### Task statement:
Copy the records from the line that contains "How far is the black" through the end of the records, including both ends, and leave the pictures out of your copy.

### Input records:
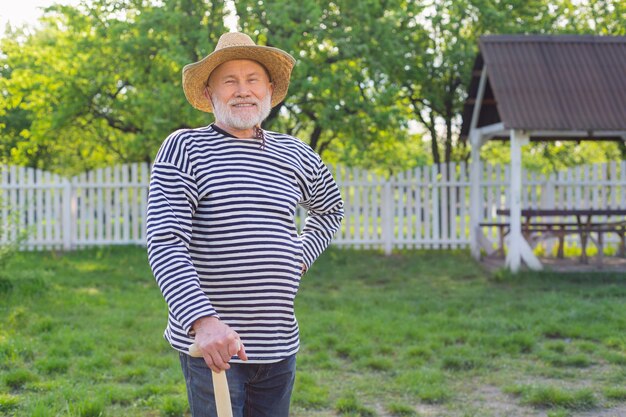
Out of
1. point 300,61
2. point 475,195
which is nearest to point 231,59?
point 300,61

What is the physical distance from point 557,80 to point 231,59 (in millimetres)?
10537

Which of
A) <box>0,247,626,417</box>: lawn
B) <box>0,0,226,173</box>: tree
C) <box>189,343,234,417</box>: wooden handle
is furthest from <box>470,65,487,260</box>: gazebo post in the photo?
<box>189,343,234,417</box>: wooden handle

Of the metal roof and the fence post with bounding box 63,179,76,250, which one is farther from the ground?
the metal roof

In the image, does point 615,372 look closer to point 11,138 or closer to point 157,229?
point 157,229

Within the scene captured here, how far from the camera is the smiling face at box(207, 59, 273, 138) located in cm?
290

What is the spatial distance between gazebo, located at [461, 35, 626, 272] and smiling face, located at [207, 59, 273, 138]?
916 centimetres

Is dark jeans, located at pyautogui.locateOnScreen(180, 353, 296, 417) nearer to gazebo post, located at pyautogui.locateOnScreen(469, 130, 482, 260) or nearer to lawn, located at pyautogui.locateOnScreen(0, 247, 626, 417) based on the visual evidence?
lawn, located at pyautogui.locateOnScreen(0, 247, 626, 417)

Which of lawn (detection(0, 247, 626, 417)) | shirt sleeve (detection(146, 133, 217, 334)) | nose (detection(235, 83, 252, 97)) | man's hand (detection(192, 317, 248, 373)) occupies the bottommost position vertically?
lawn (detection(0, 247, 626, 417))

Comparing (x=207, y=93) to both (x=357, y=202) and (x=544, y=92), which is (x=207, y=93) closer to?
(x=544, y=92)

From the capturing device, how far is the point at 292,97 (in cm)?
1494

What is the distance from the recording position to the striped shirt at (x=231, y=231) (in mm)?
2627

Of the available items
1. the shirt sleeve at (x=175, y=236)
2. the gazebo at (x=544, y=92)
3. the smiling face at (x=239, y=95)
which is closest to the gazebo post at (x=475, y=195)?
the gazebo at (x=544, y=92)

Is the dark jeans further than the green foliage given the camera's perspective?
No

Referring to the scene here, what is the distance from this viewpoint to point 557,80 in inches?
500
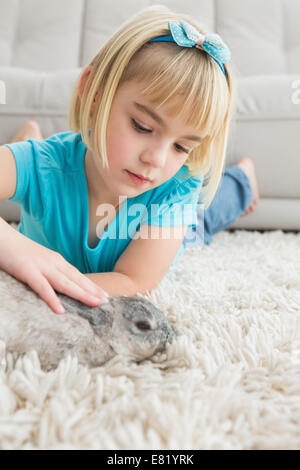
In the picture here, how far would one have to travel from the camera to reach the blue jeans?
48.1 inches

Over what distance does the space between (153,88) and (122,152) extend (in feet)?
0.40

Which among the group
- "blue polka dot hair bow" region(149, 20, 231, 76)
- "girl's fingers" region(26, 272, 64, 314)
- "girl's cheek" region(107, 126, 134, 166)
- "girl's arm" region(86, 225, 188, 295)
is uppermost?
"blue polka dot hair bow" region(149, 20, 231, 76)

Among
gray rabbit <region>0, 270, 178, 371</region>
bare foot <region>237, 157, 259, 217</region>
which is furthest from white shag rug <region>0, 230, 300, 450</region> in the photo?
bare foot <region>237, 157, 259, 217</region>

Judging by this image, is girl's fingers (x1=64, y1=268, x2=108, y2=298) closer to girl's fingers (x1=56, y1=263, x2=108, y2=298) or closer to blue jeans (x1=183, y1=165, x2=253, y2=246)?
girl's fingers (x1=56, y1=263, x2=108, y2=298)

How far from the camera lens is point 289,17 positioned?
191cm

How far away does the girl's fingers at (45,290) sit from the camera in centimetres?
47

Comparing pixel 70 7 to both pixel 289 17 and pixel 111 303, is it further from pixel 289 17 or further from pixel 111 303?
pixel 111 303

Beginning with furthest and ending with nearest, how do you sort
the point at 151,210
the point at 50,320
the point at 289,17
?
the point at 289,17 → the point at 151,210 → the point at 50,320

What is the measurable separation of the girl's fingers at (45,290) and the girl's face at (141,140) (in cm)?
28

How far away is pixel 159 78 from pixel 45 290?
0.42 metres

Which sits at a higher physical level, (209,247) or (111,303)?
(209,247)
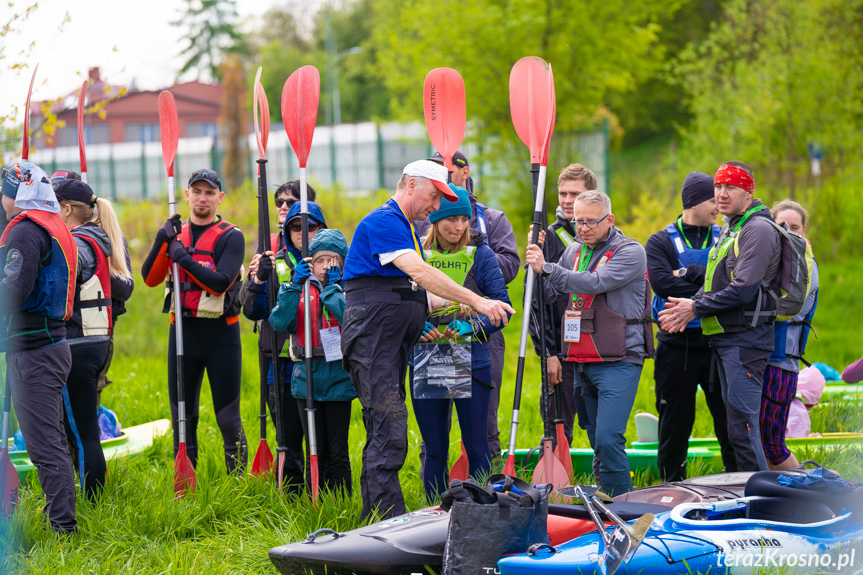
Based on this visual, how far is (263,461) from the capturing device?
4.90m

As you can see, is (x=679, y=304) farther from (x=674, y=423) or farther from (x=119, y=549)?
(x=119, y=549)

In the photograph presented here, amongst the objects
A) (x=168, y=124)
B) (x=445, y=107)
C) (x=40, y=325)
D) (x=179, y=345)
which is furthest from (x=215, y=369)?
(x=445, y=107)

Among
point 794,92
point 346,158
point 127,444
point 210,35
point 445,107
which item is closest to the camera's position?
point 445,107

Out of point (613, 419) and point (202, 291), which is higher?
point (202, 291)

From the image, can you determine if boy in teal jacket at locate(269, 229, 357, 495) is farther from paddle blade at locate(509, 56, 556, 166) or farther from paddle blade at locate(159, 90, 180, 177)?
paddle blade at locate(159, 90, 180, 177)

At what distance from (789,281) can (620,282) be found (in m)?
0.99

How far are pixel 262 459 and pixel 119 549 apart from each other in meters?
1.02

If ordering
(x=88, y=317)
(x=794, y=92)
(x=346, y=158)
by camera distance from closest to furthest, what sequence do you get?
(x=88, y=317) → (x=794, y=92) → (x=346, y=158)

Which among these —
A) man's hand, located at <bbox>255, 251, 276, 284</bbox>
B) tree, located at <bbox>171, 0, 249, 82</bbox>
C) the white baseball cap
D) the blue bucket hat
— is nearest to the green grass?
man's hand, located at <bbox>255, 251, 276, 284</bbox>

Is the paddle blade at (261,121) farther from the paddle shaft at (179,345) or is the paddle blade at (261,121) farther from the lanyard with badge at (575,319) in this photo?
the lanyard with badge at (575,319)

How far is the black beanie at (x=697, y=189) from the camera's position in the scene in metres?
4.92

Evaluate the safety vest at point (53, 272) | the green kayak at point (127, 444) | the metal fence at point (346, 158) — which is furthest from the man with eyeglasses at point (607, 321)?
the metal fence at point (346, 158)

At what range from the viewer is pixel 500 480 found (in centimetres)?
350

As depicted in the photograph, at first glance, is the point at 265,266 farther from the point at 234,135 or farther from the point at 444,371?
the point at 234,135
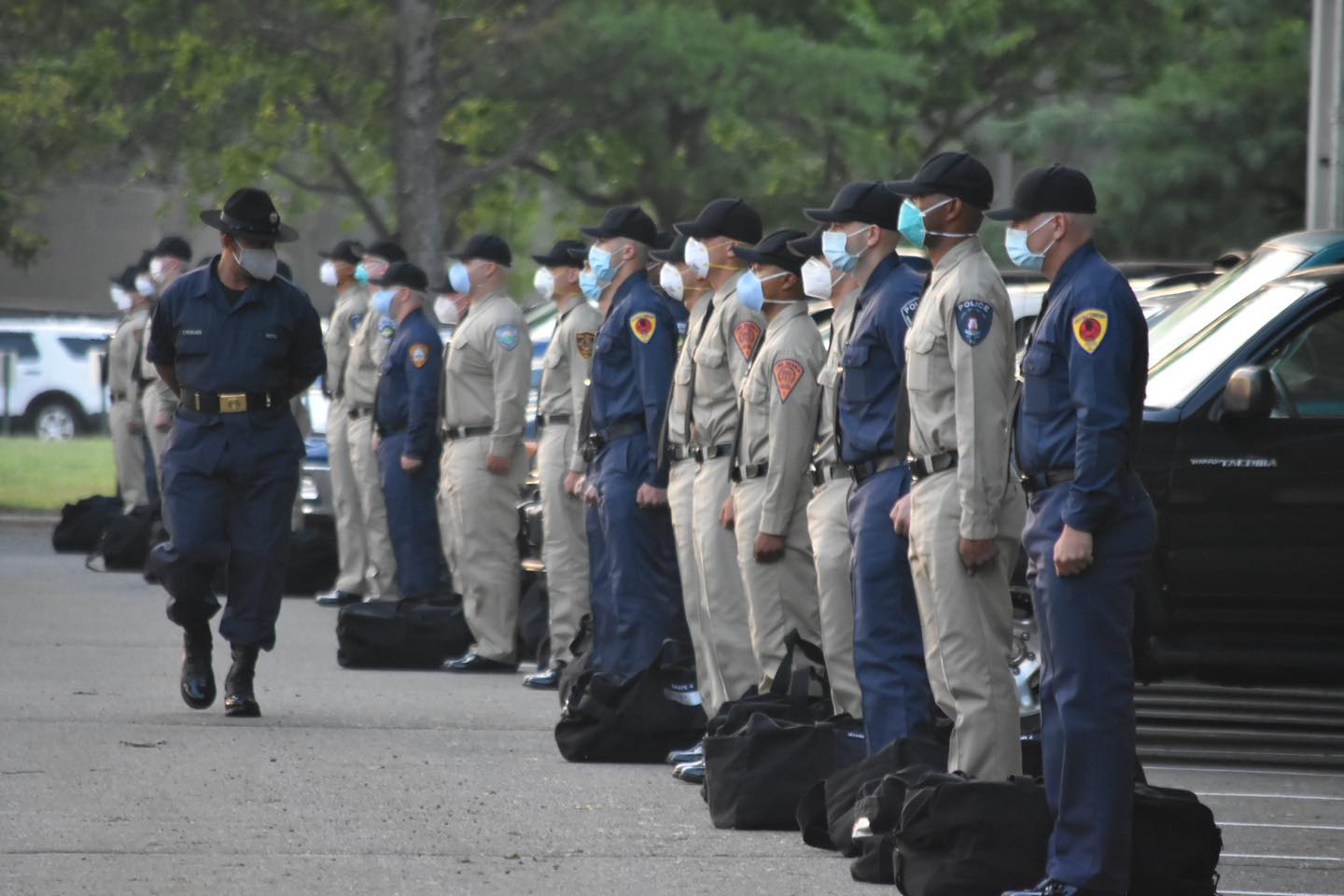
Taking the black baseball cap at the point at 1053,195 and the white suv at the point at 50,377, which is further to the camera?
the white suv at the point at 50,377

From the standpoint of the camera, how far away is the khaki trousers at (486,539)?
40.6 ft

### The answer:
How far is the black beanie at (x=697, y=189) from the camera's position in the scene in metres?
4.92

Evaluate the safety vest at point (53, 272) | the green kayak at point (127, 444) | the metal fence at point (346, 158) — which is furthest from the man with eyeglasses at point (607, 321)?
the metal fence at point (346, 158)

At what range from the viewer is pixel 500 480 found (in centimetres)?
350

As depicted in the photograph, at first glance, is the point at 265,266 farther from the point at 234,135 or farther from the point at 444,371?
the point at 234,135
Taking the black baseball cap at the point at 1053,195 and the white suv at the point at 50,377, which is further to the camera?
the white suv at the point at 50,377

From the standpoint of the camera, how far away is the khaki trousers at (486,539)?
40.6 ft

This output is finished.